I love sweets and I come from a family of sugar-lovers. Something to remember is that both of my parents (R.I.P.) were children during the Great Depression and my mother came from a poor trash family in the South–11 children in the family, and a wife-beating father.
So sweets were a glorious treat for my parents.
When I was growing up in the 1960s, NO ONE gorged themselves on sweets, and we children would never have dreamed of eating huge quantities of sweets. My mother cooked a cake, a pie, and cookies on Saturday (baking day), and on Saturday evening, my dad would bring ice cream home and we would all have a dish of ice cream while watching Jackie Gleason and Lawrence Welk–a SMALL dish of ice cream! Sometimes with Hershey’s Chocolate Syrup.
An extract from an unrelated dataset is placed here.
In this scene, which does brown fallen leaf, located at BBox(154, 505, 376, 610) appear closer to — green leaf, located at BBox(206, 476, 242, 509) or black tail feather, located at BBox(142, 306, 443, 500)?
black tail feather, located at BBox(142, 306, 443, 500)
But that cake,pie, and cookies lasted ALL week in our family. Dad worked 3rd shift at a factory, and took a sweet treat to work with him every night–does anyone else remember those Tupperware pie-shaped containers that held just one slice of pie?
And when my brother and I had cookies, we had one cookie, usually as an after-school snack (or late after noon snack in the summer a few hours before dinner, but usually we had popsicles from the ice cream man during the summer).
It was only when I got older and went to college in the late 1970s that we started seeing “binges” on sweets–entire packages of Oreos eaten, or giant ice cream treats at the Baskin Robbins. I got caught up in it–it’s easy to do. My biggest weakness is soda–I just don’t like any other beverages, especially water. I don’t like coffee or tea, and juices hurt my stomach. (I do like whole fruit, though.)
But in the last several year, I’ve returned to doing sweets the way we did them in the 1960s–as a treat, not a “snack.” E.g., I made a French chocolate cake a few weeks ago, and we just finished it two nights ago. We ate 1 very thin piece every few days (not every day), and even served it for a dinner for my parents-in-law.
My point to this post is to suggest not “battling with sugar,” but practicing moderation. I started doing this seriously last summer, when I knew that I would be having knee replacement surgery within a year. I still have sweets, but very small amounts–instead of eating a whole package of Peeps (my favorite candy!), I eat one a day–one Peep! I keep the package in a ziploc bag, and they stay fresh for a few weeks. I order a small cone instead of three scoops. I don’t order dessert after a restaurant meal. I don’t buy donuts, although if someone brings them in, I will eat one (but I don’t eat the breakfast that I brought in). And biggest change of all–ONE 12-oz sugar soda a day, and diet soda (which I love, too!) the rest of the day.
Sugar is a food, and it is yummy!
One more thing–my dad died at age 84 of cancer (probably acquired from working in a factory around chemicals with no protective gear). A few weeks before he died, we asked him if there was anything he would have done differently. He said with a smile, “I wish I had eaten more.”